It Was Just an Accident
Jafar Panahi, L'Iran, France, 2025o
Eghbal, père de famille, croise un homme qu’il croit reconnaître comme son ancien bourreau dans une salle de torture du régime iranien. Il enlève cet homme pour se venger, mais celui-ci affirme qu’il s’agit d’une erreur d’identité.
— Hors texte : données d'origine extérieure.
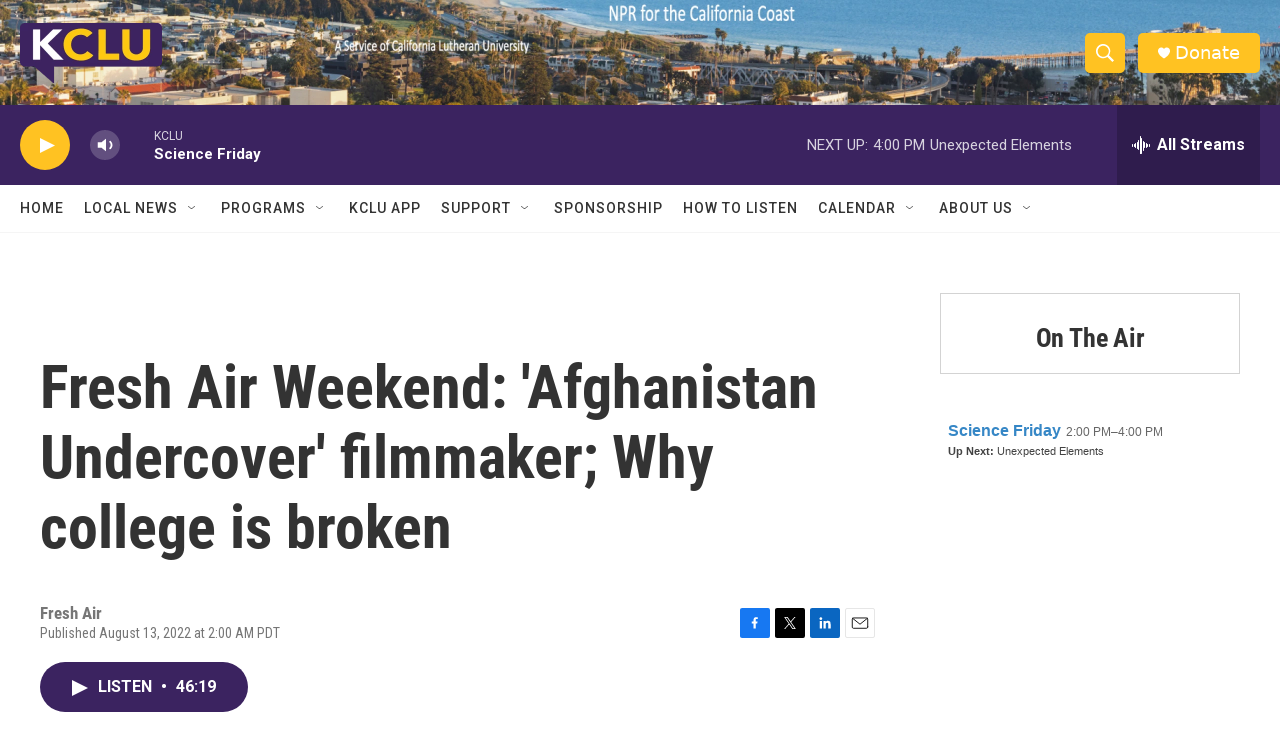

--- FILE ---
content_type: text/html; charset=utf-8
request_url: https://www.google.com/recaptcha/api2/aframe
body_size: 268
content:
<!DOCTYPE HTML><html><head><meta http-equiv="content-type" content="text/html; charset=UTF-8"></head><body><script nonce="P2qBPnZhikrFxIYkYE1ozw">/** Anti-fraud and anti-abuse applications only. See google.com/recaptcha */ try{var clients={'sodar':'https://pagead2.googlesyndication.com/pagead/sodar?'};window.addEventListener("message",function(a){try{if(a.source===window.parent){var b=JSON.parse(a.data);var c=clients[b['id']];if(c){var d=document.createElement('img');d.src=c+b['params']+'&rc='+(localStorage.getItem("rc::a")?sessionStorage.getItem("rc::b"):"");window.document.body.appendChild(d);sessionStorage.setItem("rc::e",parseInt(sessionStorage.getItem("rc::e")||0)+1);localStorage.setItem("rc::h",'1769899398755');}}}catch(b){}});window.parent.postMessage("_grecaptcha_ready", "*");}catch(b){}</script></body></html>

--- FILE ---
content_type: text/javascript; charset=utf-8
request_url: https://api.composer.nprstations.org/v1/widget/558c1842e1c897dfd889bb16/now?bust=207352453&callback=jQuery17209466706749167766_1769899397612&format=jsonp&date=2026-01-31&times=true&_=1769899398394
body_size: 276
content:
/**/ typeof jQuery17209466706749167766_1769899397612 === 'function' && jQuery17209466706749167766_1769899397612("<!--NOW PLAYING WIDGET --><div class=\"whatson-block\"><div class=\"whatson-program\"><a href=\"http://www.sciencefriday.com/\" target=\"_blank\" class=\"whatson-programName\">Science Friday</a><span>2:00 PM&#8211;4:00 PM</span></div><p><b>Up Next: </b>Unexpected Elements</p></div>");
Eghbal rassemble d'autres anciennes victimes de l'homme enlevé, mais comme ils avaient tous les yeux bandés à l'époque, personne n'en est tout à fait sûr. Que faire ?
Depuis les premiers films d’Abbas Kiarostami, les cinéastes iraniens ont atteint une maîtrise rare dans l’art de transformer un simple incident quotidien en un drame haletant, traversé de dilemmes moraux complexes. Le nouveau film de Jafar Panahi (Taxi Téhéran), figure de proue de la résistance au régime des mollahs, s’inscrit dans cette tradition. Une nuit, un père de famille heurte un chien en voiture, puis tombe en panne. Cherchant de l’aide dans un garage, il est saisi d’effroi lorsqu’il tombe sur un des hommes qui y travaillent – sans que le spectateur comprenne tout de suite pourquoi. Le lendemain, au lieu de vaquer à ses obligations, il rôde autour du garage, renverse soudainement cet homme, le jette dans sa voiture et l’emmène de force. (Celles et ceux qui continuent à lire acceptent d’en savoir plus que nécessaire…) Évidemment, les deux individus se connaissent. Celui qui a été renversé était autrefois le tortionnaire de l’automobiliste, alors emprisonné par le régime. Du moins, c’est ce que ce dernier croit se rappeler. Mais la victime nie en bloc, affirmant qu’il s’agit d’une erreur d’identité. Le protagoniste part alors à la recherche d’anciens compagnons d’infortune pour être certain de tenir le bon coupable. Le drame suit une pente progressive en termes de tension, tout en s’aventurant sur un terrain moral de plus en plus ambigu: que devient le besoin de justice quand il s'exerce au détriment du doute, et en recourant aux mêmes méthodes que celles des bourreaux d’hier? La force du cinéma de Panahi réside dans sa capacité à faire surgir sans effort apparent des situations de plus en plus absurdes, jusqu’à ce que le drame frôle la comédie noire. On regrette toutefois que les vingt dernières minutes s’embourbent dans une scène excessive et deux retournements de situation peu crédibles. Le jury de Cannes n’a pas été de cet avis. Pour preuve, il a récompensé le film de sa Palme d’or.